Le prix du blé tendre récolté en 2025 serait 65 €/t en dessous de son prix d’intérêt complet (ou « seuil de commercialisation ») selon les données prévisionnelles de l’observatoire Arvalis-Unigrains. Ce dernier se base sur les données de comptabilité d’environ 4 000 exploitations françaises, avec un rendement moyen en blé tendre de 81 q/ha en 2025 (67 q/ha en 2024). Ces exploitations sont situées dans 16 départements, majoritairement au nord de la Loire.

Un coût de production prévisionnel du blé tendre estimé à 257 €/t

En 2025, le coût de production prévisionnel du blé tendre (somme des charges divisée par le rendement) s’établirait à 257 €/t en moyenne, expose Léa Bounhoure, ingénieure chez Arvalis en Bourgogne-Franche-Comté. Le prix d’intérêt complet (ou « seuil de commercialisation », qui correspond au coût de production duquel on soustrait les aides de la Pac) s’élèverait, lui, à 230 €/t.

Cet indicateur prend en considération l’ensemble des charges, incluant la rémunération des agriculteurs à hauteur d’environ 2 Smic par actif non salarié. Le prix de vente prévisionnel du blé tendre, estimé autour de 165 €/t plus ou moins 15 €/t, ne permet pas de couvrir ce seuil de commercialisation. Et c’était également le cas en 2023 et 2024.

Des charges qui restent élevées

Léa Bounhoure constate « un vrai delta au niveau économique » en 2025. Cela s’explique par « des prix de vente qui sont au plus bas depuis 2014 en euro constant, tandis que les charges n’ont pas retrouvé leur niveau d’avant 2022 ». La récolte mondiale du blé tendre a été très volumineuse et les prix sont en berne. « Ils sont faibles, et en plus de ça, décorrélés de l’inflation qu’il y a eue sur ceux des intrants et les autres charges », pointe Oscar Godin, du pôle économie et systèmes multiperformants chez Arvalis.

Au total, « les charges de production du blé tendre atteindraient 2 090 €/ha en 2025 », chiffre Léa Bounhoure. Elles seraient en baisse de 90 €/ha par rapport à 2024 (2 180 €/ha). Arvalis explique que cette évolution est principalement liée à une stabilisation des charges de mécanisation et des charges opérationnelles en 2025 par rapport à 2024, et à une diminution des charges sociales en lien avec les mauvais résultats économiques des deux dernières campagnes.
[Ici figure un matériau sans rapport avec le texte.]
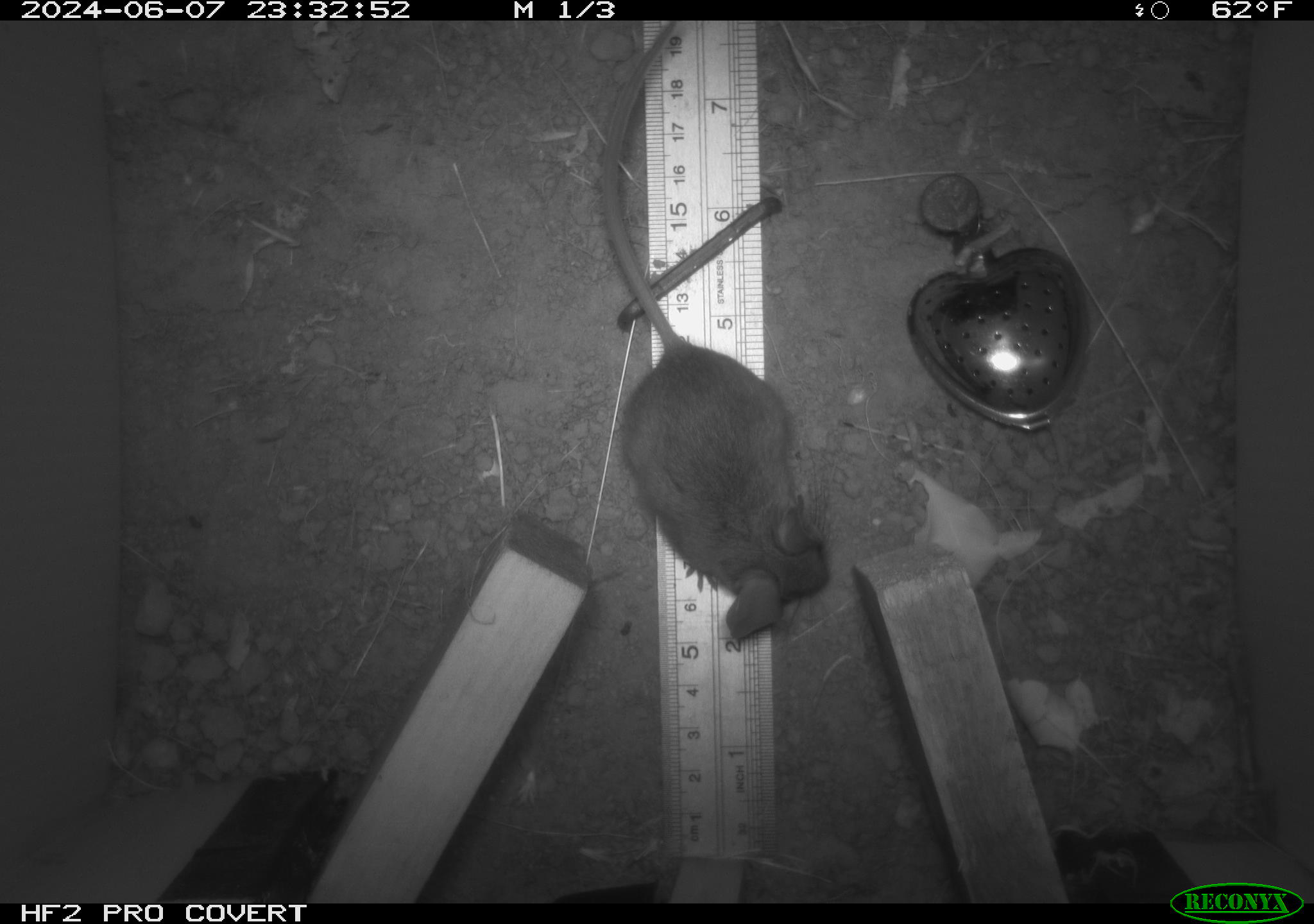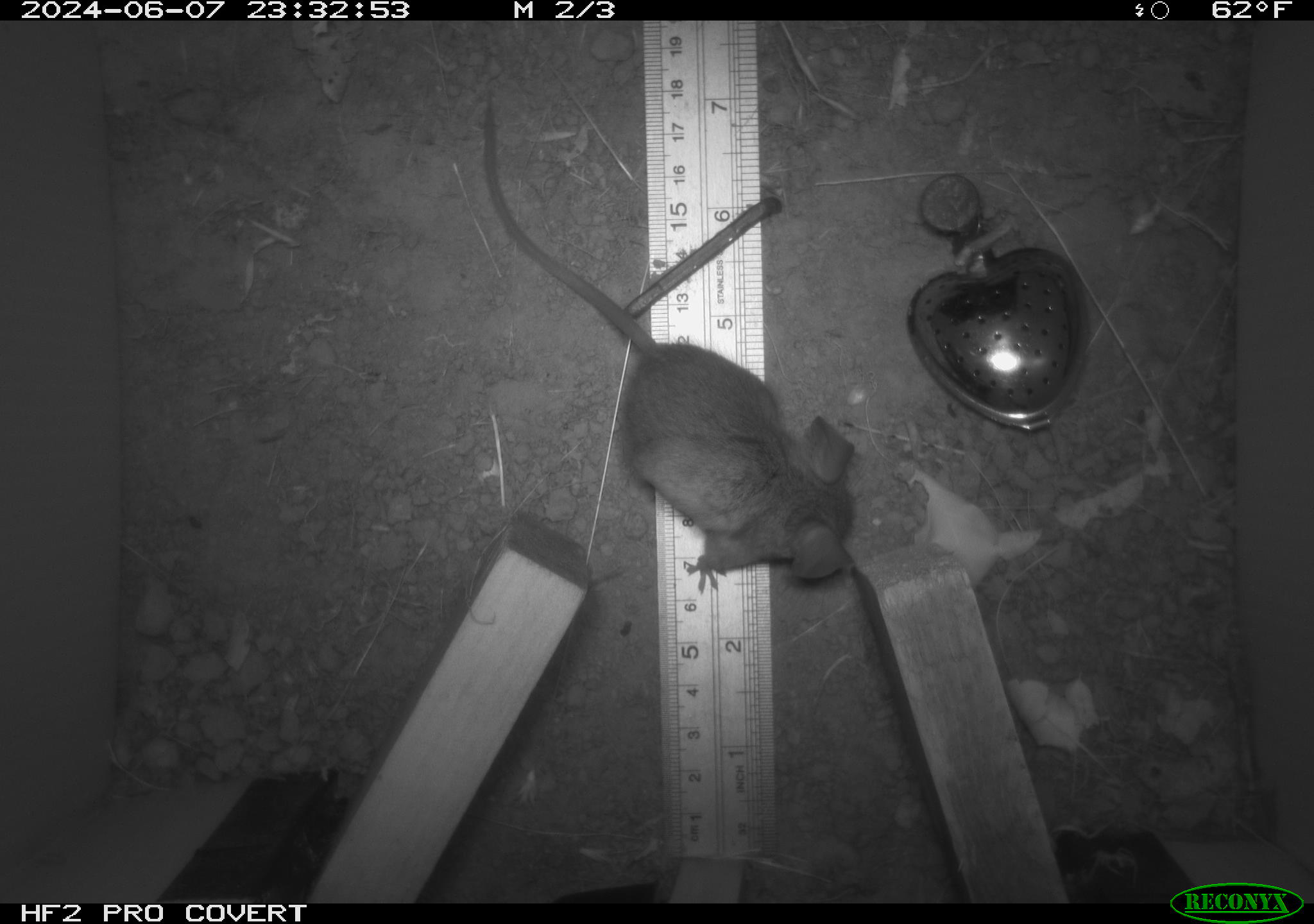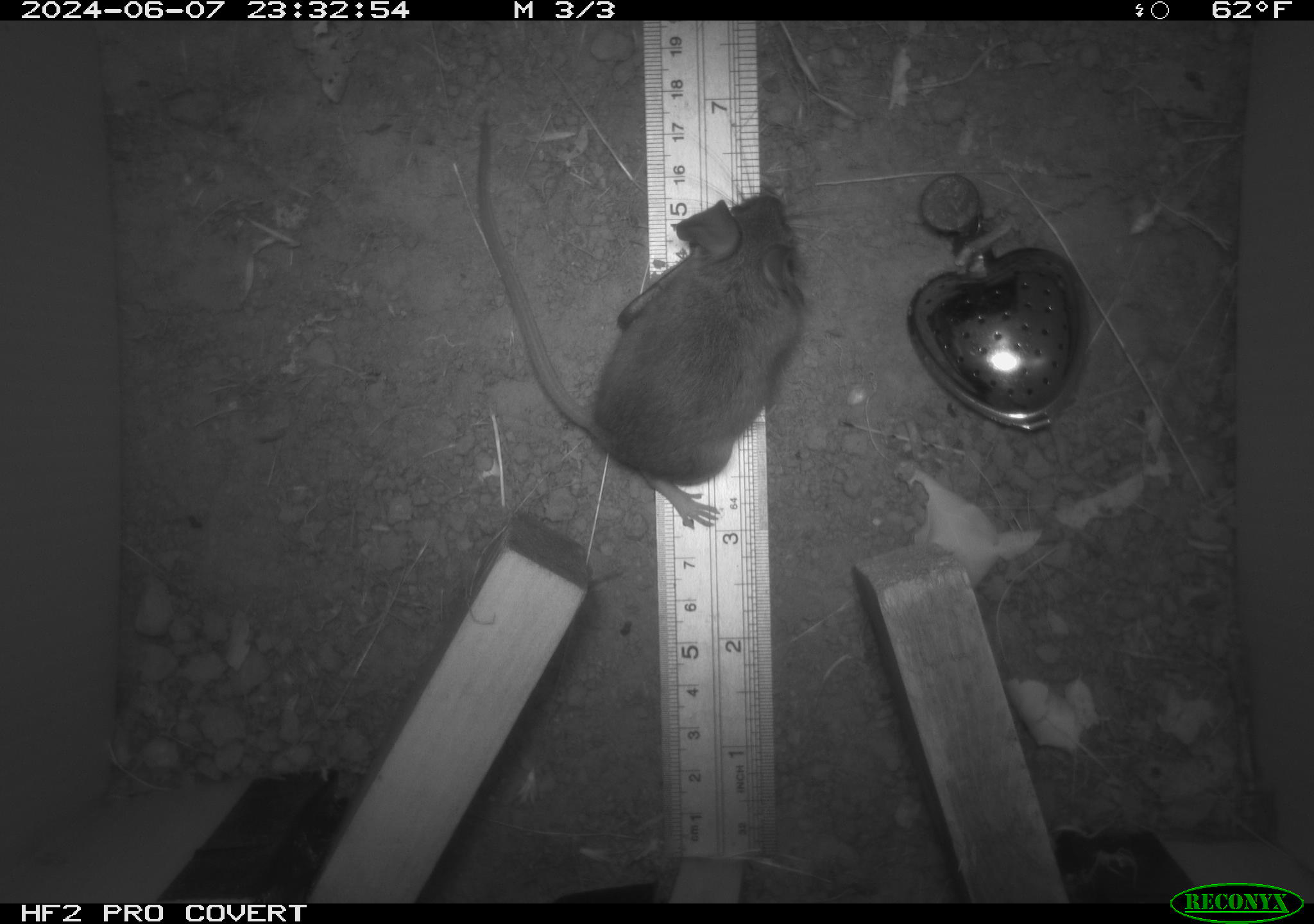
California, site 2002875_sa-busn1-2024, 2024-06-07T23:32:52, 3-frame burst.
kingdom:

Néanmoins, les charges ne redescendent pas au niveau d’avant 2022, en moyenne à 1 800 €/ha. À la suite de l’invasion de l’Ukraine par la Russie, deux mouvements de hausse de prix ont été observés, retrace Oscar Godin : la flambée du prix des engrais et des carburants, puis le mouvement d’inflation qui « est venu gonfler tous les autres postes de charge » (semences, charges de mécanisation, travaux par les tiers…). « Cela empêche vraiment de retrouver cette stabilité que l’on a pu avoir par le passé. »

Des bilans mondiaux lourds pour les céréales et les oléagineux

Le blé tendre, pour lequel les données économiques sont les plus nombreuses, n’est évidemment pas la seule culture a être impactée par ces hausses. Le bilan mondial est globalement lourd pour les céréales et oléagineux, tirant l’ensemble des prix des grains à la baisse. Un constat qui impacte fortement les exploitations agricoles spécialisées dans ces productions (« Otex 15 » ou « Scopeur »). En témoigne l’estimation de revenu courant avant impôt par actif : il serait une nouvelle fois nettement négatif en 2025.

Pour ces exploitations, « cela fait trois ans que c’est compliqué, appuie Oscar Godin. En 2023, les charges étaient trop élevées. En 2024, les rendements étaient trop mauvais. Et en 2025, les prix sont trop bas. » Les exploitations qui produisent des cultures industrielles (« Otex 16 ») telles que des pommes de terre, des betteraves, ou du lin textile, s’en sortent mieux et parviennent à maintenir un revenu.

Pour les « Scopeurs », l’expert note « d’énormes disparités entre les exploitations ». Derrière les moyennes nationales se cachent « des situations qui sont très, très diverses ». Les analyser pourrait, selon lui, permettre de « trouver des marges de manœuvre ». Par exemple, en moyenne sur 2019-2023 dans les départements de l’Eure et de la Seine-Maritime, il souligne une différence de charge de 450 €/ha pour le blé tendre entre les 20 % d’exploitations ayant le coût de production le plus haut et les 20 % le plus bas.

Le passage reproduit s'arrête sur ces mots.